Review: Dress Up! Time Princess
Due to my obsessive personality, I try my hardest to avoid gimmicky smartphone apps that try to suck up all my time and money, but one slips through the cracks every so often. I downloaded Dress Up! Time Princess on a whim, expecting to get tired of it after a few days and uninstall it, but then, it blew all of my expectations out of the water. This game is the most perfect combination of visual novels, dress up dolls, and gacha apps that I have ever had the pleasure of experiencing. It has all of the best types of princess games rolled up into one. I've played other apps that offer individual facets of this one and got tired of them over time, but Dress Up! Time Princess contains so many different activities that it is impossible to get bored. It combines the best of technology with the best of femininity, something that Disney has been rigorously attempting to weed out of their own princess branding.
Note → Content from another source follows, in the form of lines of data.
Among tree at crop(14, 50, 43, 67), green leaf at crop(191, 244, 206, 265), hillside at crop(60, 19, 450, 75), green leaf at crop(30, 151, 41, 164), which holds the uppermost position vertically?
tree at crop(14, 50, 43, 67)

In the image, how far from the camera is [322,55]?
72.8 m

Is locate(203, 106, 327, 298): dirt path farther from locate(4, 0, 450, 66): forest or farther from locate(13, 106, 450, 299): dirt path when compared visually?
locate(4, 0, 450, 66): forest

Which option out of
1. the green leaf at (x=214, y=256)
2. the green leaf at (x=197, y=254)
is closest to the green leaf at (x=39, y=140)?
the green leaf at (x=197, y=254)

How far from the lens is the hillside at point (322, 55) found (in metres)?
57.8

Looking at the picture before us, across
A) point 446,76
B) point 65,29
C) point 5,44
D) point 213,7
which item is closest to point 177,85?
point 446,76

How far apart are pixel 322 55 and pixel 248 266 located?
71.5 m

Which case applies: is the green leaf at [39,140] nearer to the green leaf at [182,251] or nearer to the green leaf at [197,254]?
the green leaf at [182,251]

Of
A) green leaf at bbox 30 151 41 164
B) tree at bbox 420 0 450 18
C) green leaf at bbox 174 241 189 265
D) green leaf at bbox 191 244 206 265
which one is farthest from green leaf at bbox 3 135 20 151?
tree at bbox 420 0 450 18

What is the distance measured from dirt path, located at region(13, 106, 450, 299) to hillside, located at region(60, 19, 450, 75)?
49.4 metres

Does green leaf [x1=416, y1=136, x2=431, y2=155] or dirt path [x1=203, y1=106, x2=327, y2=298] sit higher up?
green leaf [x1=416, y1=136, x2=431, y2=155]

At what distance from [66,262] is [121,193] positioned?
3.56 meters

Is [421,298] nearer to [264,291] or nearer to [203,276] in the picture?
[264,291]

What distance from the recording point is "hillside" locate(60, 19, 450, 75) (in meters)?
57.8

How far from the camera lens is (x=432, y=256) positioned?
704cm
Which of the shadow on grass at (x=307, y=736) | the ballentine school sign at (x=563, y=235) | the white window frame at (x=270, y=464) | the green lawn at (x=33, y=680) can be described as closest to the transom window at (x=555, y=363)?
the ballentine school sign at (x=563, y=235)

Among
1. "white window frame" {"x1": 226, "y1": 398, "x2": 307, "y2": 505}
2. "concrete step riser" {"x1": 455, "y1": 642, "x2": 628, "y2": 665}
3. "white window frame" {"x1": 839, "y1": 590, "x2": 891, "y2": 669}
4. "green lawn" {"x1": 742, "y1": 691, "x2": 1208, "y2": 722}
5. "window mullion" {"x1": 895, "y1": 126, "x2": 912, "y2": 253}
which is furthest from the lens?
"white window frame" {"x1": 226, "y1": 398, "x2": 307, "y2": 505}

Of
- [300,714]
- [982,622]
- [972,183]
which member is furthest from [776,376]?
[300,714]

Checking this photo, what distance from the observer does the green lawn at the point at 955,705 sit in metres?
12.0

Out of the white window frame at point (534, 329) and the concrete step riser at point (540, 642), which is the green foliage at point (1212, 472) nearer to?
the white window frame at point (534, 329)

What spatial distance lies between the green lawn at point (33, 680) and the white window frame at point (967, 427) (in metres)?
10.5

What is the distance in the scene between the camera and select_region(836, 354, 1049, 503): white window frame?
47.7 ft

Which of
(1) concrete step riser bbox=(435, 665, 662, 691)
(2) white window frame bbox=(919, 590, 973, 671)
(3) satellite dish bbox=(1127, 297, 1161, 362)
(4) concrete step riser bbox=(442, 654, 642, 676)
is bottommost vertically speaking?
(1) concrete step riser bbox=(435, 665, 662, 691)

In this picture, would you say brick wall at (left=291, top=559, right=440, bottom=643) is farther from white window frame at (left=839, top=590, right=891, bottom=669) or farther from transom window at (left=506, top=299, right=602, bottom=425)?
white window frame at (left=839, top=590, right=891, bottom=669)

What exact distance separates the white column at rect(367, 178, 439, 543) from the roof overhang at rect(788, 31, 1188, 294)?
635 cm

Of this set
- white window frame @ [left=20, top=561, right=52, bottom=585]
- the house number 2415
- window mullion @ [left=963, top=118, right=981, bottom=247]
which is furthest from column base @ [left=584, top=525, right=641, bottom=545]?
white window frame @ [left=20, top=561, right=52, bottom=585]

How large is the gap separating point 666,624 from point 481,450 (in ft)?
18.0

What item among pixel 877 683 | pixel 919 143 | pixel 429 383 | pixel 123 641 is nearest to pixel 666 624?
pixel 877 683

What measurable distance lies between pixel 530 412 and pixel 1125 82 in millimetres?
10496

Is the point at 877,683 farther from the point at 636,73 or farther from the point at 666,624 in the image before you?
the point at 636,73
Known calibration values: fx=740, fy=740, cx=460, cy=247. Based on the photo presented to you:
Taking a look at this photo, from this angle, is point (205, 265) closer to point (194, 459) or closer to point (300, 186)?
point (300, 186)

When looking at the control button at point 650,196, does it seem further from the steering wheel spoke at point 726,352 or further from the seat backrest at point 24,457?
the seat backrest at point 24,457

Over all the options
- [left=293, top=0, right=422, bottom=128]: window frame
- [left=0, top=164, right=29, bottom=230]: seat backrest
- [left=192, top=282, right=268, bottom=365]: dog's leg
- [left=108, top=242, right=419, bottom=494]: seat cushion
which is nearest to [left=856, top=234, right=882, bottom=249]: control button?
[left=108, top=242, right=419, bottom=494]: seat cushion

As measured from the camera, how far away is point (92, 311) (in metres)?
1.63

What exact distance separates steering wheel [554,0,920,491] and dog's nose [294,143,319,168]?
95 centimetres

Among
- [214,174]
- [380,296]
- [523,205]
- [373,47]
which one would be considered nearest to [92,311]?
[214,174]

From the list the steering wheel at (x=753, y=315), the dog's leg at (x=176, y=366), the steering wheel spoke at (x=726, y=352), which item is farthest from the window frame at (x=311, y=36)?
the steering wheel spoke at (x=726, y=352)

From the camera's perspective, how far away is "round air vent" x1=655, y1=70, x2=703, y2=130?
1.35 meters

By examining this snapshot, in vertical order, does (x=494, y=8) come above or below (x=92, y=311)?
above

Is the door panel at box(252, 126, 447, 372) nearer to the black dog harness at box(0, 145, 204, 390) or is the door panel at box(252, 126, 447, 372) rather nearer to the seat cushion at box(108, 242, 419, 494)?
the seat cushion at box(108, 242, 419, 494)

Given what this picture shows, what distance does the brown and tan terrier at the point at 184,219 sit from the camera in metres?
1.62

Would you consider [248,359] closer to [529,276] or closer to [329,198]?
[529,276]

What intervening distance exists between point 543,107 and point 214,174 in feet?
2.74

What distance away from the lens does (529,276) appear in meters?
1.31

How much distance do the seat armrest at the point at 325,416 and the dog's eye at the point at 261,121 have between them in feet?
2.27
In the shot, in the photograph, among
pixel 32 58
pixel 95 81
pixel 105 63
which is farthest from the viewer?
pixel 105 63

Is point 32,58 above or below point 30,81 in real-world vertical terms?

Similar to the Choices and Lovestruck apps, Dress Up! Time Princess allows you to enter various storybook worlds, complete with their own collection of themed costumes and dreamy love interests, where you can make decisions that will drastically alter the course of the story. The biggest difference between this and other visual novels is that this game adds another layer of interactivity by requiring you to piece together the perfect outfit for each mission. If you fail, you must go back and collect materials to build more of the articles of clothing that the chapter requires. If you succeed, you learn more about the story and grow closer to the characters. Not only are all of the clothing items breathtakingly gorgeous, but this game also has some of the best graphics I've ever seen in a dress-up or visual novel app. Instead of still portraits, the characters are fully rendered CGI animations that live and breathe on the screen. When you dress up the protagonist, she twirls around and inspects her new look as if she were actually modeling it in front of a mirror. If you drag across the screen to rotate her, her gown and hair will swish in sync with the rotation. It's absolutely gorgeous.
This game is still fairly new, so there are only three story worlds to explore right now. Their first one you can play allows you to travel through time and enter the world of Marie Antoinette. You can dress up in her extravagant fashions while trying to change history and prevent the French Revolution from taking place. That's right--This multi-faceted game even has educational value! The potential love interests in this level include Marie's husband, King Louis XVI, the revolutionary French soldier Lafayette, and a Swedish count named Fersen who's absolutely crazy about you. Going back to levels you've already played and making new decisions will unlock new chapters and endings, giving you more opportunities to change Marie's fate. The second story I unlocked is a gender-bent version of "Aladdin," where you play as a runaway slave girl who enlists in the aid of a prince and finds a magic lamp containing a handsome genie. The story opens with a free Princess Jasmine costume and allows you to collect stunning Arabian fashions as you play through it.
One of the most common complaints I've seen about this game is how difficult it can be to obtain the clothing items you need to advance the story, especially after how deceptively easy the first chapter of the Maire Antoinette book is. I won't lie. This game is extremely addictive. Once you start playing, it's very difficult to put it down. Spending real money makes it easier to obtain items at a faster pace, but it is possible to earn in-game currency over time and get through the stories that way as well. There are a number of minigames that you must learn to master if you wish to play through all the story chapters. For instance, the game gives you a bunch of pet kittens that wander through the world collecting items for you. The characters you meet in each story will give you gifts if you spend time with them and make them presents that appeal to their interests. Some of the clothing pieces in the game come as blueprints that you must assemble in the boutique by collecting materials. This is the most time-consuming aspect that will force you to put your phone down for a while to accrue enough stamina to collect more items. The hardest thing for me was not collecting clothing, but collecting story points to unlock new books. You can only get story points by beating a chapter with a "Perfect" score. There is only a finite amount of story points that you can collect because you can't repeat the same chapters you mastered for more points.